• **GOAL OF THE EXERCISE**
Can you quote exactly the stretch of lines from the one with "Starting from closest" through the final line of the material, both ends included?

>> begin THE DATA

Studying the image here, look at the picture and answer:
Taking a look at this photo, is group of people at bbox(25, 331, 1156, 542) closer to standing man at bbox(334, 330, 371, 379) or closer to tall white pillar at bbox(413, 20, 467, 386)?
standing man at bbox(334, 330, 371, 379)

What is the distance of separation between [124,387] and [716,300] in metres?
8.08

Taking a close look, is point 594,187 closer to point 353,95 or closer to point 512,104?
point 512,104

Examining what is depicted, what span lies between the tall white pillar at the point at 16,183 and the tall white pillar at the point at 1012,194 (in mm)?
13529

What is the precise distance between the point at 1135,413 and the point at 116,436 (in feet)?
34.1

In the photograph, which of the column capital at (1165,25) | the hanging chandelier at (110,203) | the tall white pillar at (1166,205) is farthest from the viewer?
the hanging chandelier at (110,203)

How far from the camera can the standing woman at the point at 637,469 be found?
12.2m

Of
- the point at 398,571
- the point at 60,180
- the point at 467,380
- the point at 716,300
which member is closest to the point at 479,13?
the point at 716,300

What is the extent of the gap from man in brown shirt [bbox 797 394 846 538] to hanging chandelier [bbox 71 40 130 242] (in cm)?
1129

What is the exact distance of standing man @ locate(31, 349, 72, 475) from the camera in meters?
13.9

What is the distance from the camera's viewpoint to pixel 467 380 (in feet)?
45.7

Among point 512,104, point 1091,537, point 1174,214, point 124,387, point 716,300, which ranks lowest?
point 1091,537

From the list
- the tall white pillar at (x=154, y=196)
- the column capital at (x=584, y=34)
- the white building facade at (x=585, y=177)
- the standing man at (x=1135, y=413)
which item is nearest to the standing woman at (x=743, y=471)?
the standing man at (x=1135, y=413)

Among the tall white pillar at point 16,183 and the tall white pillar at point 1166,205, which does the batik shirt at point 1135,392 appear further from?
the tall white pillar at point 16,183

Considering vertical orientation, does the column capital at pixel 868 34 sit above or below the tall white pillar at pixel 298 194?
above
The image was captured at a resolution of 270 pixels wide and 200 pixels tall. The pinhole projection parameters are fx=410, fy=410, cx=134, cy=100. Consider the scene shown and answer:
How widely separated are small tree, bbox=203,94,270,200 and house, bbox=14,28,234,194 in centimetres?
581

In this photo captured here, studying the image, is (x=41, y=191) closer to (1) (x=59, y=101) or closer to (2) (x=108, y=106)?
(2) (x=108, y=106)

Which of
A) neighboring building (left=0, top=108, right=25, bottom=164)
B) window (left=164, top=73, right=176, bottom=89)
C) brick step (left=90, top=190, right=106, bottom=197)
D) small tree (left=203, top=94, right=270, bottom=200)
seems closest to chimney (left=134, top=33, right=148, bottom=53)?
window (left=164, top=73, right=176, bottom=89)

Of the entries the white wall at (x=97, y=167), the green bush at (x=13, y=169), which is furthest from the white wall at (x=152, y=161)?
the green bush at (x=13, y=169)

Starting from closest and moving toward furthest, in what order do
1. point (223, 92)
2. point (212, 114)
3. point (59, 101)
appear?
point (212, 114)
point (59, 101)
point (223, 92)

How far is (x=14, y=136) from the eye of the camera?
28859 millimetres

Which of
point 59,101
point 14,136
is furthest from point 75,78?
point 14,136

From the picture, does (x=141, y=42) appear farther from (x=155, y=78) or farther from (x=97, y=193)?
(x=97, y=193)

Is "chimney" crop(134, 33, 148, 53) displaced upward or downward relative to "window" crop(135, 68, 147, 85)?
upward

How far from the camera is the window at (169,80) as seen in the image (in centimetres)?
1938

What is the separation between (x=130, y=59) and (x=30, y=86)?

>> end THE DATA

• **TASK SOLUTION**
Starting from closest and moving toward furthest, in what order do
1. point (223, 92)
2. point (212, 114)
3. point (59, 101)
appear?
point (212, 114)
point (59, 101)
point (223, 92)

How far is (x=14, y=136) from the eye of the camera?
28859 millimetres

Which of
point 59,101
point 14,136
is furthest from point 75,78?
point 14,136

From the picture, does (x=141, y=42) appear farther from (x=155, y=78) or farther from (x=97, y=193)?
(x=97, y=193)

Is "chimney" crop(134, 33, 148, 53) displaced upward or downward relative to "window" crop(135, 68, 147, 85)?
upward

How far from the camera is the window at (169,80) as seen in the image (in centimetres)?
1938

What is the separation between (x=130, y=59) and (x=30, y=86)?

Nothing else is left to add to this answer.